FAPESP's Research, Innovation and Dissemination Center for Neuromathematics (CEPID NeuroMat) has developed a series of activities and material to contribute to how public school teachers engage with Statistics and Neuroscience. The aim is to partner up and work along with teachers in a systematic effort to present concepts pertaining to Neuromathematics to teenagers. A special focus in this effort is given to introducing students to data setting and analysis.
Two professors and researchers are the main coordinators of this initiative at NeuroMat: Lisbeth Cordani, from Mathematics and Statistics Institute, and André Frazão, from Biology Institute, both at São Paulo University [Universidade de São Paulo (USP)]. Cordani brings her long term experience on teacher formation on Statistics, and Frazão shows new educational resources to increase Neuroscience interest among teenager students.
The first practical activity will occur during March or April, in a date yet to be defined, at Escola Municipal de Ensino Fundamental (Emef) Desembargador Amorim Lima, located at USP neighborhood. At Amorim Lima, teachers from various areas, who work from elementary to middle school, will be NeuroMat partners in the first formation on Statistics and Neuroscience. NeuroMat and the school team set the terms of the partnership during December 2014 and February 2015, in order to reach the best format and content for both institutions and their professionals.
Previous works
Cordani developed a project named “Statistics for All”, funded by FAPESP, during 2005 and 2006, that consisted on forming and supporting teachers on basic statistics applied to middle and high school.
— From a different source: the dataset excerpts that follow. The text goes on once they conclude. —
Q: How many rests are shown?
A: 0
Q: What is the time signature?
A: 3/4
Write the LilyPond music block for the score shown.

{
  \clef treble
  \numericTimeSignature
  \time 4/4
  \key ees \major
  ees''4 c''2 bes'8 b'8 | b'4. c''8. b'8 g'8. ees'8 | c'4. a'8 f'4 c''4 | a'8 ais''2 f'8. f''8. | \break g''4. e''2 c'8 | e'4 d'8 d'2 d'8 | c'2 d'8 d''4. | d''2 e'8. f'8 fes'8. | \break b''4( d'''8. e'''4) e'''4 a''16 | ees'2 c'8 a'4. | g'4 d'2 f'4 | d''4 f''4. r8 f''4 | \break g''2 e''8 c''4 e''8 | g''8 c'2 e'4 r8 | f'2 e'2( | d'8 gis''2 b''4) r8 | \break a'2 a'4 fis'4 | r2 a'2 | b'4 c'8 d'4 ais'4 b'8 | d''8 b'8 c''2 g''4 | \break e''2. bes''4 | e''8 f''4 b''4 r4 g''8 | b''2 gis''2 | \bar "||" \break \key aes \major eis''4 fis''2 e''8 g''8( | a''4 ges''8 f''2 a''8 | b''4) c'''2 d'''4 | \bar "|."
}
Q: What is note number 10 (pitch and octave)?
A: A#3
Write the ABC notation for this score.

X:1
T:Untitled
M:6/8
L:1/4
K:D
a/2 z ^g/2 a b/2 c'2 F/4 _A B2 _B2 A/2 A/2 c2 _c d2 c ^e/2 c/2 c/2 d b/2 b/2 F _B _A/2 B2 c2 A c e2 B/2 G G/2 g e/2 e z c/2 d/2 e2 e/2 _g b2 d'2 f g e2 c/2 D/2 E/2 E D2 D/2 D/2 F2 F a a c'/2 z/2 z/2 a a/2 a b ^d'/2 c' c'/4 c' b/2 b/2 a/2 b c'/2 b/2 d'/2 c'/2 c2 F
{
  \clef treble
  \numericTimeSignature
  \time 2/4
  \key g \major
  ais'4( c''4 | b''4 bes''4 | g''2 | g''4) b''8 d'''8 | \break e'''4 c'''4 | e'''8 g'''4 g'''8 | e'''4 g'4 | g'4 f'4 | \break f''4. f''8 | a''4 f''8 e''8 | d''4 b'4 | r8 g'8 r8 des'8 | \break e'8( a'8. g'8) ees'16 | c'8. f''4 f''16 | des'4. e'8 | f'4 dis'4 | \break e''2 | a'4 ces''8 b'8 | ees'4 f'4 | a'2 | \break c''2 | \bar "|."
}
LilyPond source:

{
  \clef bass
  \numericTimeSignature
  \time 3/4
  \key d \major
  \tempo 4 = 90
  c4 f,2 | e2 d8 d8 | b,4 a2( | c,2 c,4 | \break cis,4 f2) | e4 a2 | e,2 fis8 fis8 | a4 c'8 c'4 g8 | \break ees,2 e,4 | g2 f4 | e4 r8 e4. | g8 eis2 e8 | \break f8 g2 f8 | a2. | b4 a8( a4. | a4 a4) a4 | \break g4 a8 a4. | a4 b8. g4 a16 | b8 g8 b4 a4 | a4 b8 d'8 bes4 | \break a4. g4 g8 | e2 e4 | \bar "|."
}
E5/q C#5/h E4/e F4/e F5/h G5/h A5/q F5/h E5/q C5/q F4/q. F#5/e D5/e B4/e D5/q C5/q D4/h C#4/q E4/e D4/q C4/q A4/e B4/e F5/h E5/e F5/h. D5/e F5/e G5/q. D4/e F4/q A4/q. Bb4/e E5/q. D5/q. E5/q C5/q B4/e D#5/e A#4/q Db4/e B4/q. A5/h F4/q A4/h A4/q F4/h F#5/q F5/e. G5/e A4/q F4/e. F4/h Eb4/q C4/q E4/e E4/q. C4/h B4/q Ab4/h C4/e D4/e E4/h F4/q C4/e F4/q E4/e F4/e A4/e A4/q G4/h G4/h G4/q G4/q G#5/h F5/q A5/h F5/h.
In the beginning of the project, teachers participated on a course, similar to the one that is going to occur in the next months with NeuroMat. After the formation, teachers had some examples of activities to work in the classroom, and were supported by Cordani during the process, when doubts appeared.
The series of activities were based on a United Kingdom project called Census at School, created by the Royal Statistical Society, which had forms specifically for children to learn how to collect data, check information and deal with presentation challenges.
“Teachers from middle and high schools are getting more interested in learning Statistics and Probability”, says Cordani. “Statistics remounts to early periods of times, when it was used to register data. Nowadays, its main use is to contribute to the knowledge advance. In different areas, it gets more and more important to know how to deal with variability and uncertainty from data, as they are tools to decision making.”
Cordani explains that, historically, Statistics and Probability stood far from the school benches. In fact, the development of these areas occurred mostly by self-taught researchers and, after, in the universities. Now, the movement is to present the content to students in all series and levels, in order to change the scenario.
Videos and presentations
As CEPID NeuroMat project points, education and teacher support is an important area for scientific dissemination. So, in order to amplify audience, the efforts to create materials and courses will be consolidated in videos, that can, potentially, be used everywhere in Brazil, without costs – except from a connection to the web.
According to professor Antonio Carlos Roque, from the Department of Physics of the School of Philosophy, Sciences and Letters at USP in Ribeirão Preto, and a NeuroMat member, "scientists involved in a project like NeuroMat should make an active effort to find ways to convey their knowledge and findings in an accessible way”. And that is the challenge. The results of all this work will be the object of public presentations at scientific meetings on education, mathematics and neuroscience.